A sua intenção, portanto, não é dizer a verdade, ser histórico ou educativo, mas trazer à tona uma possível realidade fílmica, isto é, mostrar o que ocorre quando um cineasta e sua equipe se encontram com uma pessoa sob a mediação da câmera. Logo, o que o filme procura apresentar são pessoas que elaboram e reelaboram suas próprias experiências existenciais, compondo-se e recompondo-se no decorrer da interação com o cineasta.

Edifício Master elenca um cenário variado de atores do mundo real com suas próprias histórias de vida, cada um com seu drama pessoal para contar.
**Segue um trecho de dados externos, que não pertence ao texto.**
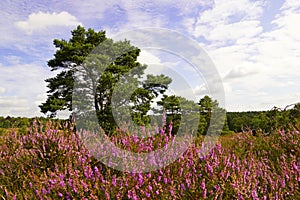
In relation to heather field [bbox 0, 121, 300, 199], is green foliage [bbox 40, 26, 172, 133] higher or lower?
higher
Muitos são divertidos e encaram a vida com humor, outros se entregam às emoções e choram durante o depoimento e alguns demonstram o medo de viver em sociedade. Apesar das diferenças, todos desempenham o seu próprio papel diante da câmera. São pessoas reais que, na hora da filmagem, dão vida aos seus próprios personagens. Fazem a imagem “real” e a “virtual” se encontrarem na mesma cena.

Assim, em Edifício Master a fronteira entre ficção e realidade fica completamente indefinida. Entretanto, é importante enfatizar mais uma vez que os personagens do filme são pessoas reais e que, portanto, o fato de o documentário ser uma representação social solicita certa preocupação em relação à vida dessas pessoas que estão se representando e sendo representadas. João Moreira Salles afirma que:

    Todo documentarista enfrenta dois grandes problemas, os únicos que de fato contam na profissão. O primeiro diz respeito à maneira como ele trata seus personagens; o segundo, ao modo como apresenta o tema para o espectador. O primeiro desses problemas é de natureza ética; o segundo é uma questão epistemológica (SALLES, 2004: 7)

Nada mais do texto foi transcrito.